The exercise - Count the lines in the items below that contain the string "choices", with case taken into account. Give only the number.

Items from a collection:
::::
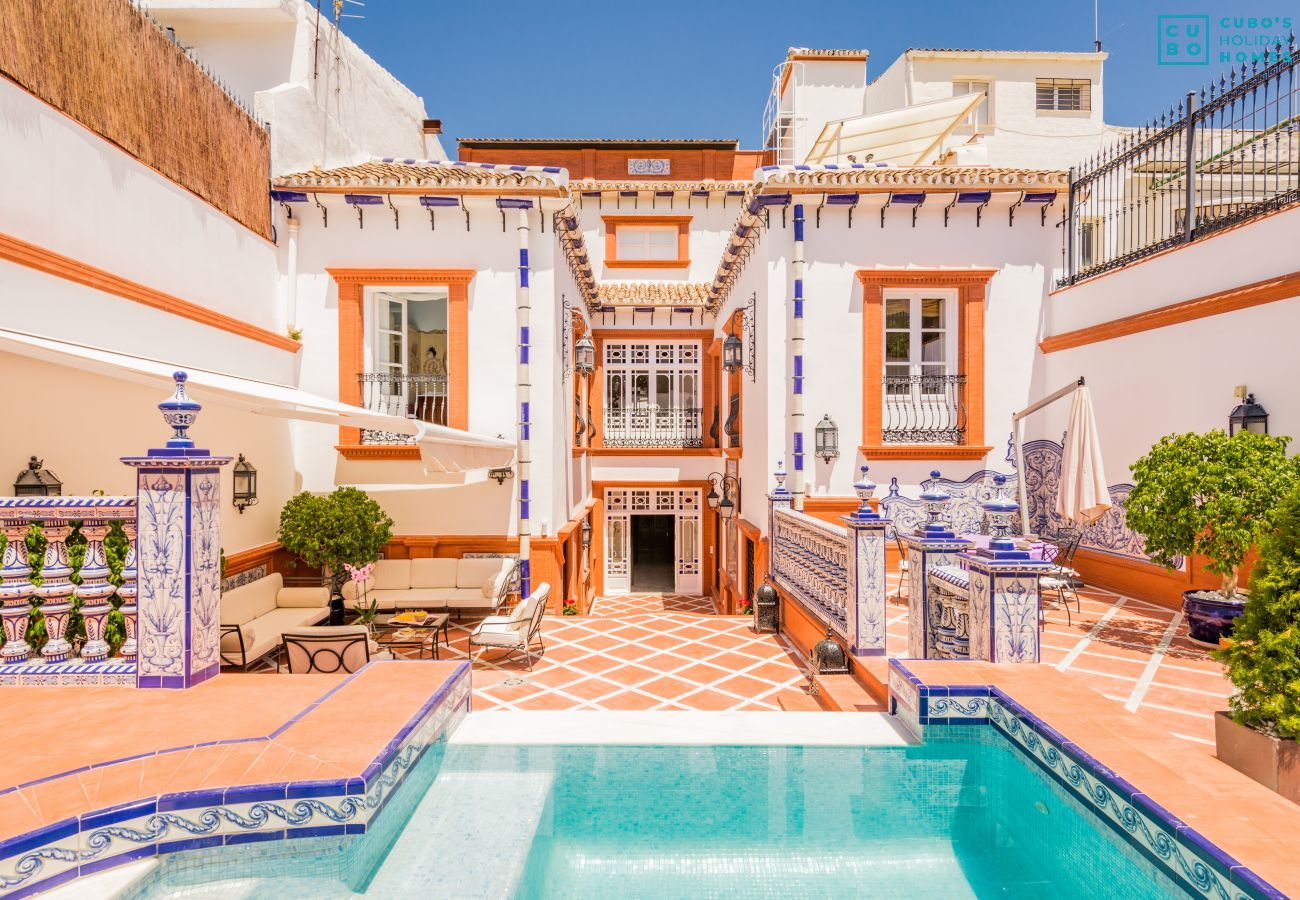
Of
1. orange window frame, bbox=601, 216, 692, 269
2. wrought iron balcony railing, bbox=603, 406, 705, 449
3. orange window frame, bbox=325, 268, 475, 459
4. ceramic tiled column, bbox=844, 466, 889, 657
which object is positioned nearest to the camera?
ceramic tiled column, bbox=844, 466, 889, 657

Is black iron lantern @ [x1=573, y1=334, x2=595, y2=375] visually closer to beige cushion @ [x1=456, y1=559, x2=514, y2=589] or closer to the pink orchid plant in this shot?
beige cushion @ [x1=456, y1=559, x2=514, y2=589]

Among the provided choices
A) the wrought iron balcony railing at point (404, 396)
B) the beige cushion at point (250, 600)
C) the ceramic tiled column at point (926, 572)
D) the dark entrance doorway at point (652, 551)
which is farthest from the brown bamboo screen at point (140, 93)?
the dark entrance doorway at point (652, 551)

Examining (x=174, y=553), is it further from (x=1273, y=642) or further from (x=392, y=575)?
(x=1273, y=642)

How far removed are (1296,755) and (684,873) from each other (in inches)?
130

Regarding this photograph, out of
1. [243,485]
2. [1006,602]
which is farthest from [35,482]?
[1006,602]

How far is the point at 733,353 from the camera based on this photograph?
11805 millimetres

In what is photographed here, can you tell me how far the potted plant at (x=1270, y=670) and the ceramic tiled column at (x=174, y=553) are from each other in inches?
246

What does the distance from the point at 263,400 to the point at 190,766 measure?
137 inches

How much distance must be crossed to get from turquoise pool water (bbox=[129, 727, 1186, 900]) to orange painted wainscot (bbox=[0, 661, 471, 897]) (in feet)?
0.53

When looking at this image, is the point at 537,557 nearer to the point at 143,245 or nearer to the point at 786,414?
the point at 786,414

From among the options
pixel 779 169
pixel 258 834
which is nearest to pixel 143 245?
pixel 258 834

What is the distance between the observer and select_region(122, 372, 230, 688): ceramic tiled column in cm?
418

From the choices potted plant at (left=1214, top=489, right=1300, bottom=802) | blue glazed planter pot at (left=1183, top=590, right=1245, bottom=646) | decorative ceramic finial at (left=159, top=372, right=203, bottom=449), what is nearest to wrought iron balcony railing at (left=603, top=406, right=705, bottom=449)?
blue glazed planter pot at (left=1183, top=590, right=1245, bottom=646)

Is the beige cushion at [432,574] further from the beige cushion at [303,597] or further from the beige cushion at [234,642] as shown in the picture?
the beige cushion at [234,642]
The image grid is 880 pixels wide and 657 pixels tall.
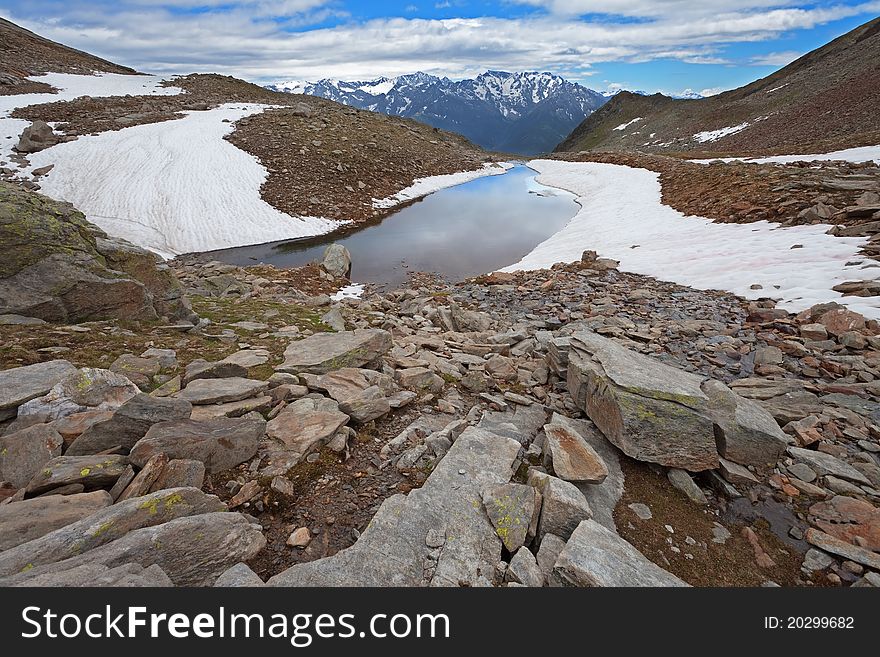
::::
Full output - 2